# TEXT SECTION:
## start

Number of wins by tour
- European Tour: 2
- Challenge Tour: 1

= Tobias Dier =

German professional golfer

Tobias Dier (born 29 September 1976) is a German professional golfer.

== Career ==
Dier was born in Nürnberg. He won the 1998 German Amateur Open Championship and turned professional later that year. He won a European Tour card by finishing sixth on the Challenge Tour Order of Merit in 1998. He has two European Tour wins, the 2001 North West of Ireland Open, and the 2002 TNT Dutch Open, including a round of 60 at the Hilversum Golf Club. Since then he struggled for form and dropped back down to the Challenge Tour from 2006.

## end

[Spatial question entries]

## start

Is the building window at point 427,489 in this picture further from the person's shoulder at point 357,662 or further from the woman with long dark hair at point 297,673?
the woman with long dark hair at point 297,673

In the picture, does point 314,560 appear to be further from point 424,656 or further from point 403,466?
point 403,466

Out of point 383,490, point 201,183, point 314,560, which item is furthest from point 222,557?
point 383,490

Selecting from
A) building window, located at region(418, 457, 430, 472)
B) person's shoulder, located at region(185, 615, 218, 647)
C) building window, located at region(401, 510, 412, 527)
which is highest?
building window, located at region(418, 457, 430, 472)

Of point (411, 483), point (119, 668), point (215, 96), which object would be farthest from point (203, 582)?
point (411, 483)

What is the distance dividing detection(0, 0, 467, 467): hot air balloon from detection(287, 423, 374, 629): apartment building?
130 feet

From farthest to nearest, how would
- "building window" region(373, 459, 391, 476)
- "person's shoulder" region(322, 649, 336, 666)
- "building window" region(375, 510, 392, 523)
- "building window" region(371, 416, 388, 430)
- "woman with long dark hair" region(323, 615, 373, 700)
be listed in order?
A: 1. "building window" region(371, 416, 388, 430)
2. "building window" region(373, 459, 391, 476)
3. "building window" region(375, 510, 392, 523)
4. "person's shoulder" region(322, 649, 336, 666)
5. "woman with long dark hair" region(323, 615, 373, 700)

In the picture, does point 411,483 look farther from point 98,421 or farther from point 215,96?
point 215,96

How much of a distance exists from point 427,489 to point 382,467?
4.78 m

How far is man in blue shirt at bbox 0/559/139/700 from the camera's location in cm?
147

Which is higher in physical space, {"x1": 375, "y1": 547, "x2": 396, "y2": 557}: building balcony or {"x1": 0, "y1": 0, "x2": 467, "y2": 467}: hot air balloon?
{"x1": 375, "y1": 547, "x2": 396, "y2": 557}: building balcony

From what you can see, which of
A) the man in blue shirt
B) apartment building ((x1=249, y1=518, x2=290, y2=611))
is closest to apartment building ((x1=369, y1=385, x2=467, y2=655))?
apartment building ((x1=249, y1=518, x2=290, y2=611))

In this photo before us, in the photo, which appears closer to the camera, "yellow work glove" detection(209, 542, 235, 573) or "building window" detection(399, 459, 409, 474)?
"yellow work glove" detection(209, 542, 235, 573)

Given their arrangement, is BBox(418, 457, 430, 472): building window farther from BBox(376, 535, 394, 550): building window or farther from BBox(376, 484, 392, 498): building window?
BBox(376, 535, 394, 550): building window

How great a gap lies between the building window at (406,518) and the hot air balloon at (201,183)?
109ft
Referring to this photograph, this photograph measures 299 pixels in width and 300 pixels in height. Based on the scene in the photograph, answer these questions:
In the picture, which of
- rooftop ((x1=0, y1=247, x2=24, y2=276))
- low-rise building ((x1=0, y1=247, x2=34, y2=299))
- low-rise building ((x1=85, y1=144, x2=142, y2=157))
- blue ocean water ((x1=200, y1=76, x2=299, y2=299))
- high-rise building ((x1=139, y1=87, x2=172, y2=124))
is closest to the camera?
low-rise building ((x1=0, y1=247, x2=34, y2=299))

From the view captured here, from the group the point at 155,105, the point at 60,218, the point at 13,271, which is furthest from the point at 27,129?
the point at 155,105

## end

# EXERCISE REQUIREMENTS:
a - Condense the Tobias Dier article's paragraph beginning "Dier was born in Nürnberg" into a short bulleted list, keeping its main facts.
b - In the listing, starting at the line that contains "In this photo" and ending at the last line of the listing, substitute "open sea" for "blue ocean water", then give only those lines.

# THE SOLUTIONS:
a -
- Born in Nürnberg.
- Won the 1998 German Amateur Open Championship and turned professional later that year.
- Earned a European Tour card by finishing sixth on the 1998 Challenge Tour Order of Merit.
- Two European Tour wins: the 2001 North West of Ireland Open and the 2002 TNT Dutch Open, the latter including a round of 60 at the Hilversum Golf Club.
- Later struggled for form and dropped back to the Challenge Tour from 2006.

b -
In this photo before us, in the photo, which appears closer to the camera, "yellow work glove" detection(209, 542, 235, 573) or "building window" detection(399, 459, 409, 474)?
"yellow work glove" detection(209, 542, 235, 573)

Given their arrangement, is BBox(418, 457, 430, 472): building window farther from BBox(376, 535, 394, 550): building window or farther from BBox(376, 484, 392, 498): building window?
BBox(376, 535, 394, 550): building window

How great a gap lies between the building window at (406,518) and the hot air balloon at (201,183)?
109ft
Referring to this photograph, this photograph measures 299 pixels in width and 300 pixels in height. Based on the scene in the photograph, answer these questions:
In the picture, which of
- rooftop ((x1=0, y1=247, x2=24, y2=276))
- low-rise building ((x1=0, y1=247, x2=34, y2=299))
- low-rise building ((x1=85, y1=144, x2=142, y2=157))
- open sea ((x1=200, y1=76, x2=299, y2=299))
- high-rise building ((x1=139, y1=87, x2=172, y2=124))
is closest to the camera?
low-rise building ((x1=0, y1=247, x2=34, y2=299))

From the view captured here, from the group the point at 155,105, the point at 60,218, the point at 13,271, which is furthest from the point at 27,129?
the point at 155,105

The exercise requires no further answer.